NEVER, NEVER, NEVER think deaf, cannot hear so no point trying to converse at all.  We all want to be included, isolation is a very lonely place.  Think VISUAL,VISUAL, VISUAL. 

This is how things worked for me whilst I was deaf. 

I enjoyed socialising and rarely felt left out.  

In mainstream my friends knew to give me a tap on the shoulder to get my attention and I coped very well.

The time I spent with deaf children I noticed they used touch regularly to get each others attention, they would also flick the light switches on and off which I hated as changing light effects my sight so much and is painful, not to be recommended, tapping far more friendly for all.

For a deafblind person, the approach is different. 

A tap is a gentle touch and not as useful for a deafblind or blind person.  

I benefit more from a hand gently placed on my arm or shoulder, this enables me to turn towards the hand touching me and scan from where the hand is upwards toward the face of the person wanting to converse with me.  

Once I’m looking towards the face then speak clearly.
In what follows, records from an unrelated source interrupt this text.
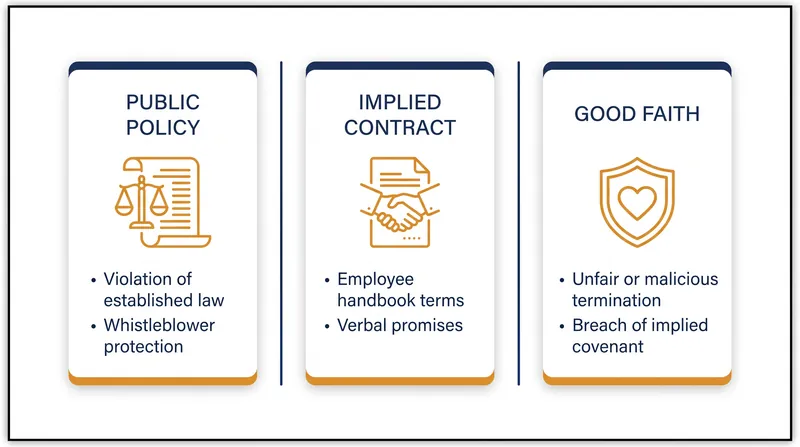 PUBLIC POLICY

• Violation of established law
• Whistleblower protection

IMPLIED CONTRACT

• Employee handbook terms
• Verbal promises

GOOD FAITH

• Unfair or malicious termination
• Breach of implied covenant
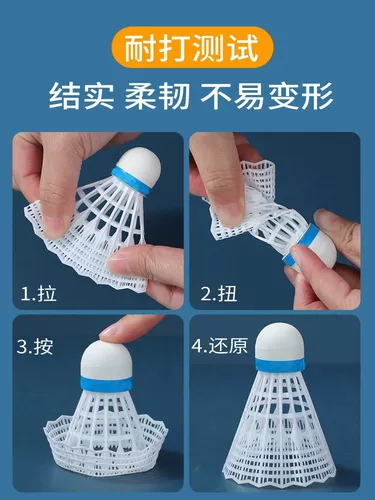 耐打测试

结实 柔韧 不易变形

1.拉

2.扭

3.按

4.还原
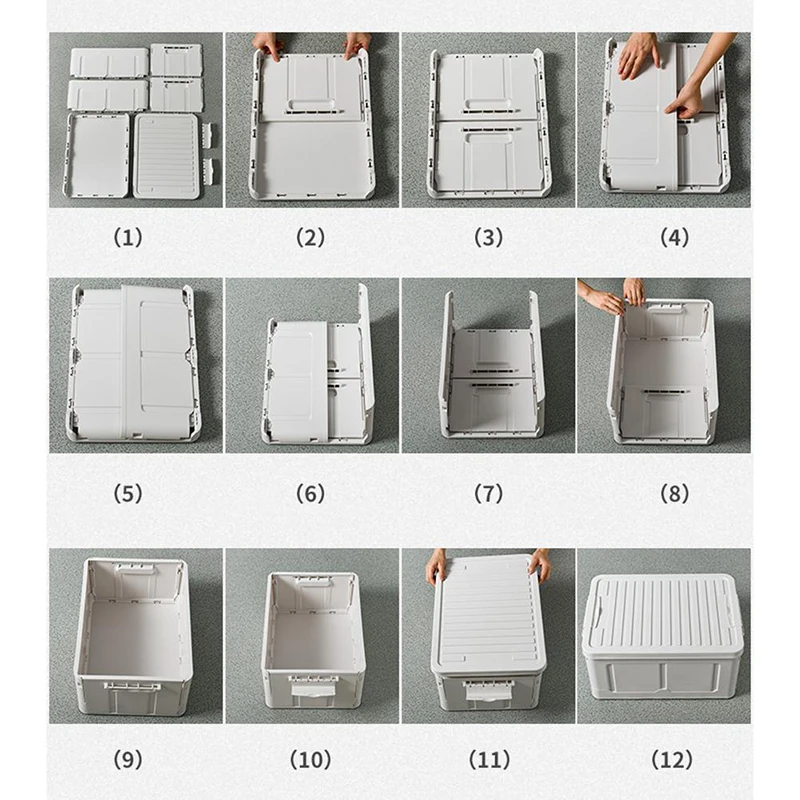 (1)

(2)

(3)

(4)

(5)

(6)

(7)

(8)

(9)

(10)

(11)

(12)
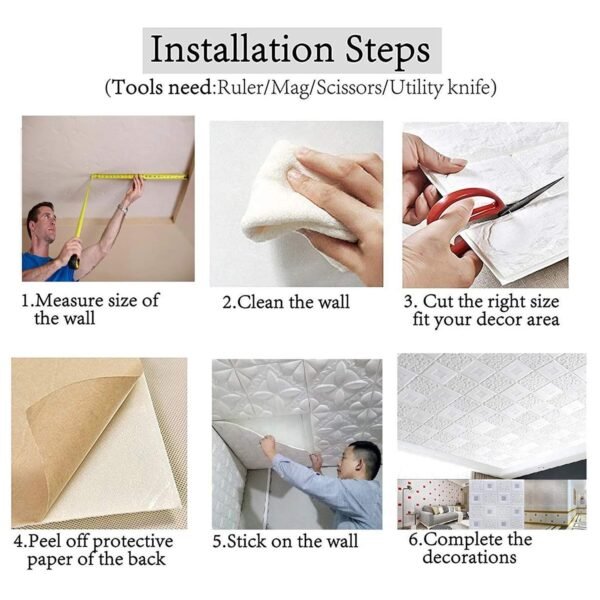 Installation Steps
(Tools need:Ruler/Mag/Scissors/Utility knife)

1.Measure size of the wall

2.Clean the wall

3. Cut the right size fit your decor area

4.Peel off protective paper of the back

5.Stick on the wall

6.Complete the decorations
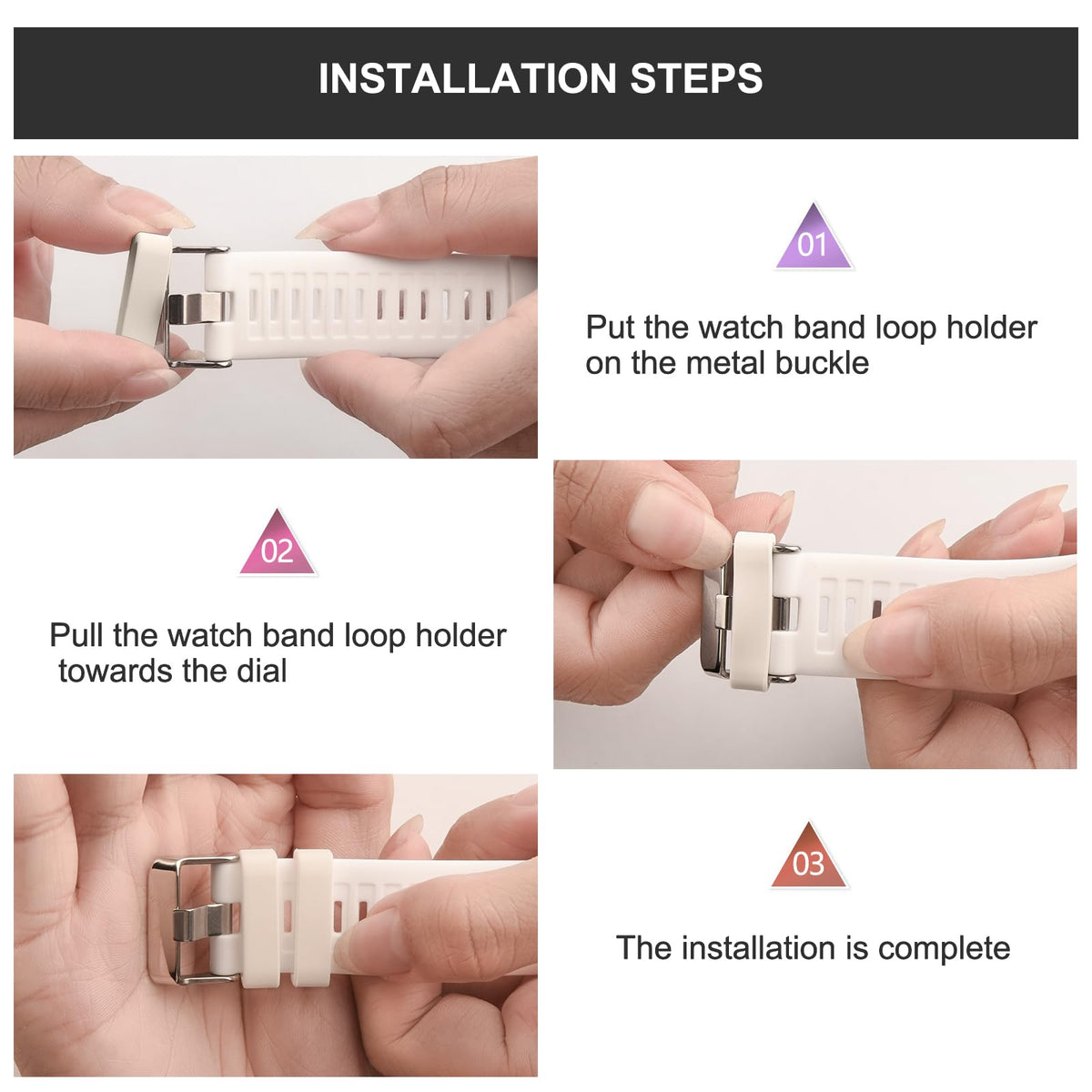 INSTALLATION STEPS

01

Put the watch band loop holder on the metal buckle

02

Pull the watch band loop holder towards the dial

03

The installation is complete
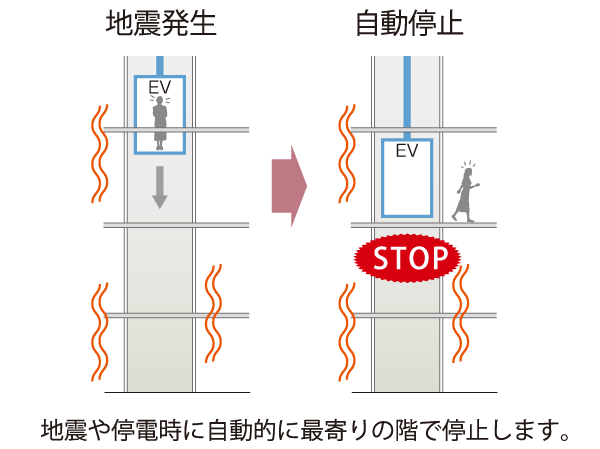 地震発生

EV

自動停止

EV

STOP

地震や停電時に自動的に最寄りの階で停止します。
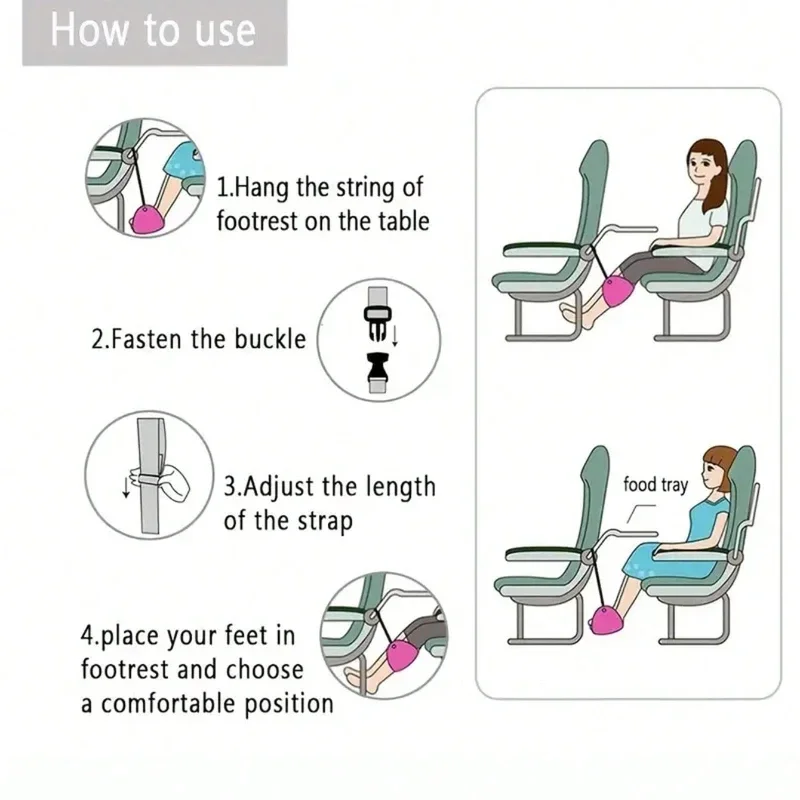 How to use

1.Hang the string of footrest on the table

2.Fasten the buckle

3.Adjust the length of the strap

4.place your feet in footrest and choose a comfortable position

food tray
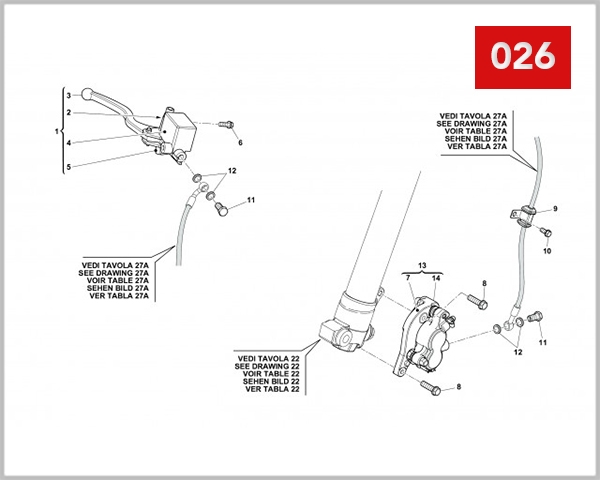 026

3
2
1
4
5
6
12
11

VEDI TAVOLA 27A
SEE DRAWING 27A
VOIR TABLE 27A
SEHEN BILD 27A
VER TABLA 27A

VEDI TAVOLA 27A
SEE DRAWING 27A
VOIR TABLE 27A
SEHEN BILD 27A
VER TABLA 27A

9
10
13
7
14
8
11
12
8

VEDI TAVOLA 22
SEE DRAWING 22
VOIR TABLE 22
SEHEN BILD 22
VER TABLA 22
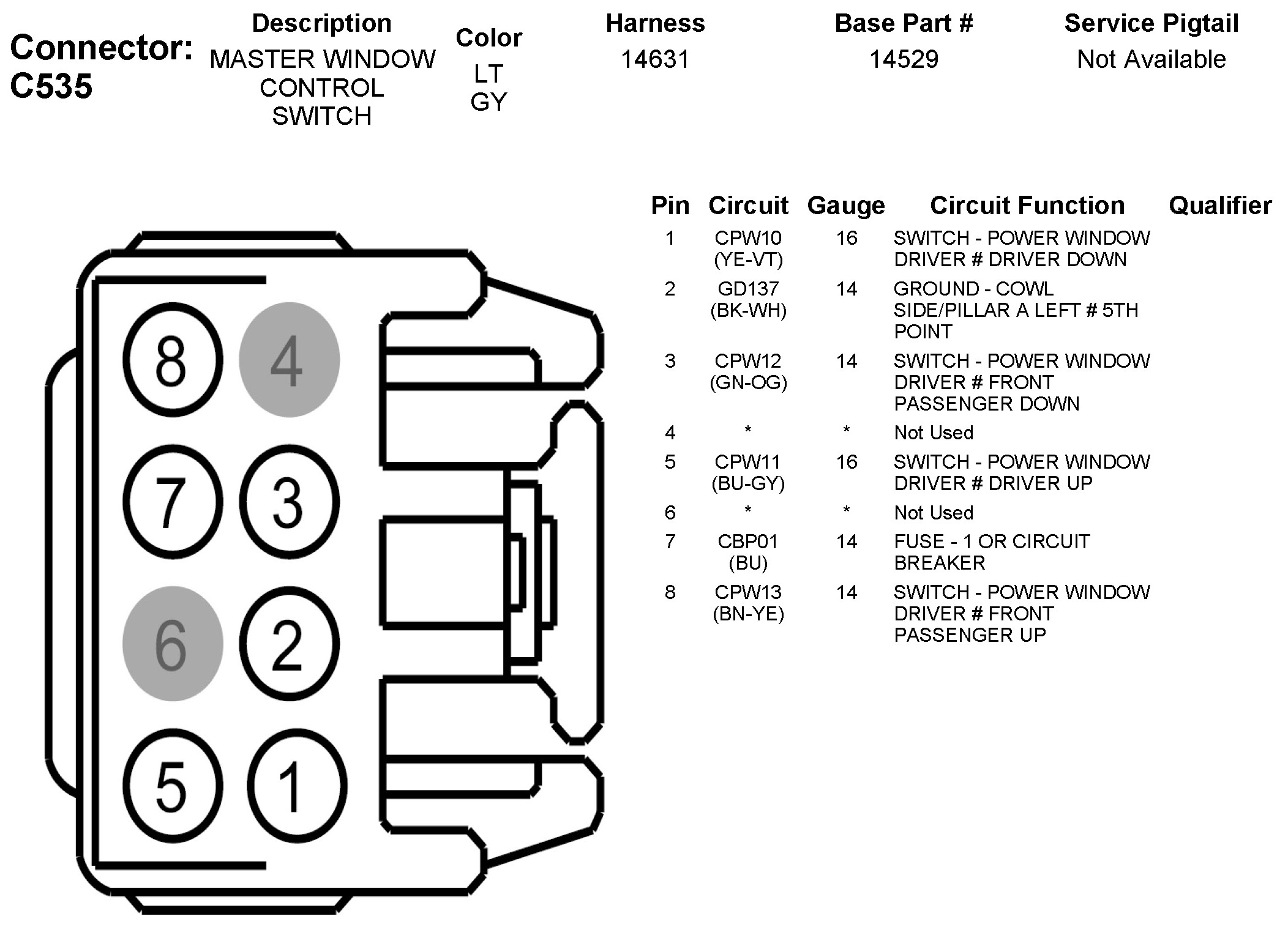 Connector: C535

| Description | Color | Harness | Base Part # | Service Pigtail |
|---|---|---|---|---|
| MASTER WINDOW CONTROL SWITCH | LT GY | 14631 | 14529 | Not Available |

8 4
7 3
6 2
5 1

| Pin | Circuit | Gauge | Circuit Function | Qualifier |
|---|---|---|---|---|
| 1 | CPW10 (YE-VT) | 16 | SWITCH - POWER WINDOW DRIVER # DRIVER DOWN | |
| 2 | GD137 (BK-WH) | 14 | GROUND - COWL SIDE/PILLAR A LEFT # 5TH POINT | |
| 3 | CPW12 (GN-OG) | 14 | SWITCH - POWER WINDOW DRIVER # FRONT PASSENGER DOWN | |
| 4 | * | * | Not Used | |
| 5 | CPW11 (BU-GY) | 16 | SWITCH - POWER WINDOW DRIVER # DRIVER UP | |
| 6 | * | * | Not Used | |
| 7 | CBP01 (BU) | 14 | FUSE - 1 OR CIRCUIT BREAKER | |
| 8 | CPW13 (BN-YE) | 14 | SWITCH - POWER WINDOW DRIVER # FRONT PASSENGER UP | |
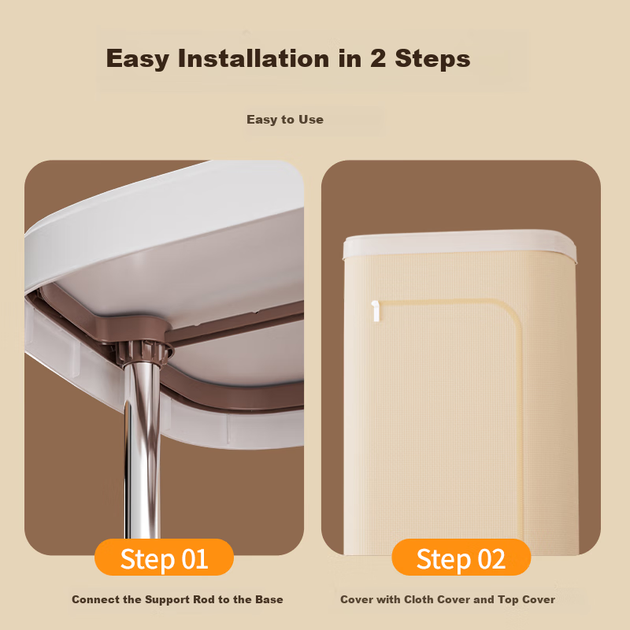 Easy Installation in 2 Steps

Easy to Use

Step 01

Connect the Support Rod to the Base

Step 02

Cover with Cloth Cover and Top Cover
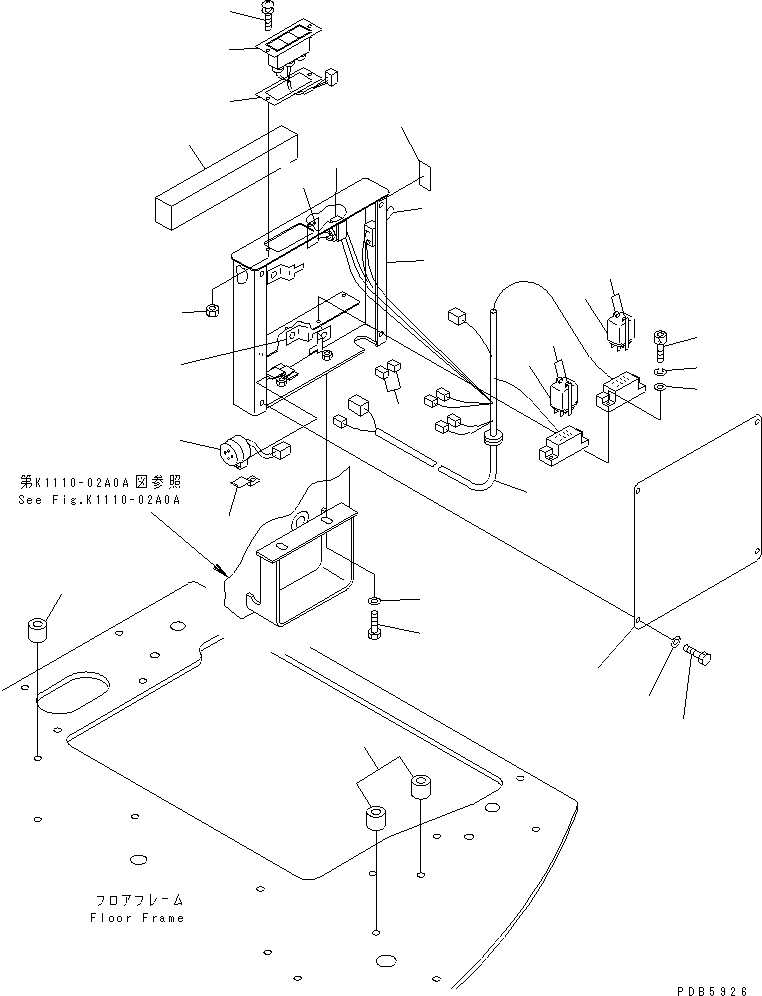 第K1110-02A0A図参照
See Fig.K1110-02A0A

フロアフレーム
Floor Frame

PDB5926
This is really helpful.

As someone who has both deafness and blindness the sense of touch has become so important as has the sense of smell in my daily coping strategies.  

Both senses enable familiarisation, familiarisation of places, of people and of things.

Touch is another way the deafblind communicate, hand on hand or tactile signing, braille. 

I’ve often wondered is the thought of simply touching somebody offputting, if it is please reconsider, I would far rather somebody touched me to get my attention than ignored me.

I always want to feel included, I want people to want to talk to me, to feel comfortable in my company.

I am Molly, I just happen to have Usher Syndrome.